The main goal of this research was to find a valid, more performant alternative to Apache Hive for the MIND Foods HUB Data Lake due to its low maintainability and the inferior performances for even simple aggregations queries.
The alternative platform's requirements are two software qualities: maintainability and performance. The ideal substitute system should be easy to configure, maintain, and integrate well with the existing Hadoop ecosystem on which MIND Foods HUB relies for different use cases. Also, the alternative platform should guarantee sub-seconds performance for aggregation queries. I identified Apache Druid as a proper alternative solution to replace Apache Hive. This open-source distributed data store supports various modern applications, like real-time analytics on large datasets and fast data aggregations for highly concurrent APIs. The table below shows the essential differences between Hive and Druid.

Apache Hive Apache Druid
Use cases ETL tasks, reporting, and data analysis in batch mode with SQL. Real-time analytics, high concurrency and sub-second queries with SQL.
Storage HDFS. HDFS, Amazon S3, Google Cloud Storage, Microsoft Azure deep storage, local disk.
Partitioning With string partition keys, optional. By default, partition data in time segments.
Ingestion Batch mode. Batch and streaming mode.
Table 15: Apache Hive and Apache Druid comparison

5.1 Maintainability and Performance results

Initially developed in 2009, Apache Hive is not designed to work with modern dockerized environments.
During the testing, Hive maintainability has proved to be scarce. The cluster configuration, consisting of ad-hoc, custom Docker images and various bash scripts, was complex, and the official Hive documentation was not always helpful. Also, Apache Hive does not implement many features of more modern platforms, like a REST API to submit queries; this limitation forced the development of an HTTP proxy layer on top of Hive to test the system properly.
Apache Druid instead remarkably satisfied the maintainability requirement. The provisioning of a cluster comprised of all Druid's components was straightforward, thanks to the official Docker images and the related documentation that is well detailed and comprehensive of the various deployment modes of the platform. Also, Apache Druid supports a rich extensions ecosystem to add various functionality at runtime, like the support for Amazon S3, Google Cloud Storage or Microsoft Azure instead of HDFS for segment storage. This interoperability with the aforementioned cloud computing services allows the substitution of Hadoop with immediate advantages in terms of maintainability costs.

= What you will do =
Continue the Hive and Druid comparison from its last sentence, in the same voice and style.

= Records =
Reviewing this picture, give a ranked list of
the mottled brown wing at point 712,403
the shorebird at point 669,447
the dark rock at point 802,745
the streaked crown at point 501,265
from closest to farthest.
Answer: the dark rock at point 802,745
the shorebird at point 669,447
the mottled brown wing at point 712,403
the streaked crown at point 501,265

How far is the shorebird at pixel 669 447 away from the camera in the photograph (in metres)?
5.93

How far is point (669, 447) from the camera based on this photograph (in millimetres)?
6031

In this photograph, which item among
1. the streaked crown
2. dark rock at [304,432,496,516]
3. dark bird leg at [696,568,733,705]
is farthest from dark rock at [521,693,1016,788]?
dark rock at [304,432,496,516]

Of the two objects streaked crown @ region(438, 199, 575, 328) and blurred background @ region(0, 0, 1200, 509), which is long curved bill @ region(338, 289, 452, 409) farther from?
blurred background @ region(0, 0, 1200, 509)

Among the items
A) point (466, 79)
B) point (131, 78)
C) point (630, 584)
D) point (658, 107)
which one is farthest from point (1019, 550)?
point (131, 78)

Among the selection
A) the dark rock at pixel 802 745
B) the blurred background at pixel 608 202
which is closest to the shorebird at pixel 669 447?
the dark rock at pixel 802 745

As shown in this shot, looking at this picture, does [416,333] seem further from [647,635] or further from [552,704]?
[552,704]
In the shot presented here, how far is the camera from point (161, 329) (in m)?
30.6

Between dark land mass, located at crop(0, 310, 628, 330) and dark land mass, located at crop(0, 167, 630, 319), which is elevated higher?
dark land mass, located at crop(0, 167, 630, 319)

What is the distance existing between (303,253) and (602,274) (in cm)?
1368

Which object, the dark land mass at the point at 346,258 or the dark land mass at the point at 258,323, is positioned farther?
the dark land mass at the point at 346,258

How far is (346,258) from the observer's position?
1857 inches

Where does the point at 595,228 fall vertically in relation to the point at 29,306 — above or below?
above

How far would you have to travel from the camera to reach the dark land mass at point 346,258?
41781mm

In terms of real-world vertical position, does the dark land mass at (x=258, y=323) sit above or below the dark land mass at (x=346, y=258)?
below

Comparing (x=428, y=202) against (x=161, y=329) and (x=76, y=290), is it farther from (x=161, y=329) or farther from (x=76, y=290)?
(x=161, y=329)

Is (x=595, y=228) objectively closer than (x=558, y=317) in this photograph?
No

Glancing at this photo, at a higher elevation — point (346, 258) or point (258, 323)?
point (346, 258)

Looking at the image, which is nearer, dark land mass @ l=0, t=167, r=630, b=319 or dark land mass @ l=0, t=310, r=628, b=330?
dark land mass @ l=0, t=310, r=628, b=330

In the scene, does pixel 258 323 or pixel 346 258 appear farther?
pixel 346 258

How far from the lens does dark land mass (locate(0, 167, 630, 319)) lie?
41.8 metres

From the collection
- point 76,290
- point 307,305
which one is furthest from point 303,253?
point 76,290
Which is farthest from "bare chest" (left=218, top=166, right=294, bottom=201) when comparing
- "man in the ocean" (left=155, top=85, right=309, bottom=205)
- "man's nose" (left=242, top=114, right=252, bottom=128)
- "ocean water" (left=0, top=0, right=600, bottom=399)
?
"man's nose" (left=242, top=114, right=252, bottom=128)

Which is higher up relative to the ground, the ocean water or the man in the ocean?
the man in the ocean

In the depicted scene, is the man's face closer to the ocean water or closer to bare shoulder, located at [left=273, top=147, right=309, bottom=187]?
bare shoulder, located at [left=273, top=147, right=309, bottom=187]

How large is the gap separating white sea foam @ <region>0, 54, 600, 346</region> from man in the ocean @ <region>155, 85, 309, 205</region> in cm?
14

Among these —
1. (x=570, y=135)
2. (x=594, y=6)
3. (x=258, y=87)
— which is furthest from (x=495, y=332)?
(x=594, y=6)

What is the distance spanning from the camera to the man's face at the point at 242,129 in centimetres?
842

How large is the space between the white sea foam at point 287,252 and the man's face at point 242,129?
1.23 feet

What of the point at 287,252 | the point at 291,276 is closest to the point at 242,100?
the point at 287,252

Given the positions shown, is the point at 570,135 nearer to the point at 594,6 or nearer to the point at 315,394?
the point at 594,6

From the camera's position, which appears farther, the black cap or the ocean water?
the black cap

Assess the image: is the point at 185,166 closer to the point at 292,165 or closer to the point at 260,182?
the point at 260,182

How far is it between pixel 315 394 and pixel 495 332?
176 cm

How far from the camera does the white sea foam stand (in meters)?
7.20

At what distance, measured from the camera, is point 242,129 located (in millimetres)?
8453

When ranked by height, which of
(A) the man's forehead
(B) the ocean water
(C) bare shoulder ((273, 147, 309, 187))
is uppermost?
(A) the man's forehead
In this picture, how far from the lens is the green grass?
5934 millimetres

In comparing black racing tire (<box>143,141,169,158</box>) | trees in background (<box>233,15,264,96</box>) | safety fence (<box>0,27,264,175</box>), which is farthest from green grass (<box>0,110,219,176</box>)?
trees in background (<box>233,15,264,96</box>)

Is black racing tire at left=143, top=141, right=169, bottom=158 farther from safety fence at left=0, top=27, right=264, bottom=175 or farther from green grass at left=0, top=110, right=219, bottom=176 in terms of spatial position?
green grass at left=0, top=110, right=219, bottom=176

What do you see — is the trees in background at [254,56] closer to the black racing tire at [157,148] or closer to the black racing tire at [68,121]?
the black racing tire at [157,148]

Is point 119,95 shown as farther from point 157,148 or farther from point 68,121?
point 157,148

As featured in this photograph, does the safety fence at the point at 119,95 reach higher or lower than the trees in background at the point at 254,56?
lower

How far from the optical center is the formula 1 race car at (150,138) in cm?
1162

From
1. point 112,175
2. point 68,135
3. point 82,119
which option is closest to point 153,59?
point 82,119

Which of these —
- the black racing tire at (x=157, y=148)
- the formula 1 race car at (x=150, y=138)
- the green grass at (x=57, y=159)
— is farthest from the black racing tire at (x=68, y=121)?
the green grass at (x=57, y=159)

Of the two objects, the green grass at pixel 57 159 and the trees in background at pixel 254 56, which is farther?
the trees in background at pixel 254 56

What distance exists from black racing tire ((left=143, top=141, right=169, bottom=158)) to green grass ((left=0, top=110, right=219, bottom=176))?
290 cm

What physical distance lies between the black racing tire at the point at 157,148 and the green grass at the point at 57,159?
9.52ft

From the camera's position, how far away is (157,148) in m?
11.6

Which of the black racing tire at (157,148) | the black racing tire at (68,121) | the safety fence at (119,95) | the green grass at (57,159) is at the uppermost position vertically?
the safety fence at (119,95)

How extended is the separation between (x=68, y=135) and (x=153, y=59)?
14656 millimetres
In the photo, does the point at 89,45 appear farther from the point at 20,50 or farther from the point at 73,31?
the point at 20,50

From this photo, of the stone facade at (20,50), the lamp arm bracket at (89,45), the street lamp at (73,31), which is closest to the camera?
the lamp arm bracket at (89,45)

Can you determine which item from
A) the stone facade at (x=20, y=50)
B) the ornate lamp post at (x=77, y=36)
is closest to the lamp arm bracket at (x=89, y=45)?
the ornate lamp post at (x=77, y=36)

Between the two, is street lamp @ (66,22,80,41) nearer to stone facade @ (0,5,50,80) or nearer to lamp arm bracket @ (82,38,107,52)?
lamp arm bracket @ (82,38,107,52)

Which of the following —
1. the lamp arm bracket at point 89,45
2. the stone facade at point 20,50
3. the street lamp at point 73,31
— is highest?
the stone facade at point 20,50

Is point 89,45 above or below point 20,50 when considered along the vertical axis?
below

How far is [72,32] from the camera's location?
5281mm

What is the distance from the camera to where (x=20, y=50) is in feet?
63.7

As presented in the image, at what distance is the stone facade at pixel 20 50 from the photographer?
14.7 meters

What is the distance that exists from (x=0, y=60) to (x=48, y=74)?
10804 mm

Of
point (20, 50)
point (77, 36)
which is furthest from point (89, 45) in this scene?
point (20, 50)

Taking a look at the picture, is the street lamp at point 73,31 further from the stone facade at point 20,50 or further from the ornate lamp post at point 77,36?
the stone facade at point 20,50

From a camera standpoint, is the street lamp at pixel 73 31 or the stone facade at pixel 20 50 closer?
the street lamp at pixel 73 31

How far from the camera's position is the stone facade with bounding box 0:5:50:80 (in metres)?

= Exercise output =
However, some limitations should be considered when it comes to the maintainability requirement; the overall maintainability of a software system is usually evaluated on a long-term scenario, working on various operational constraints and for different business requirements. Unfortunately, an evaluation of this type is out of this research's scope, so the maintainability of Apache Hive and Apache Druid was tested only for the ambit of the performance testing.

To test the performance of Apache Hive and Apache Druid, I focused on finding a valid benchmark, that is, a workload representative of how the system is used in the field and then run the system on those benchmarks. To achieve this goal, I followed a rigorous, thorough methodology, comprises five steps: the provisioning of both Apache Hive and Druid, the generation of a large, random, synthetic dataset, the ingestion of the generated data, the definition of the test query and the performance testing with Apache JMeter.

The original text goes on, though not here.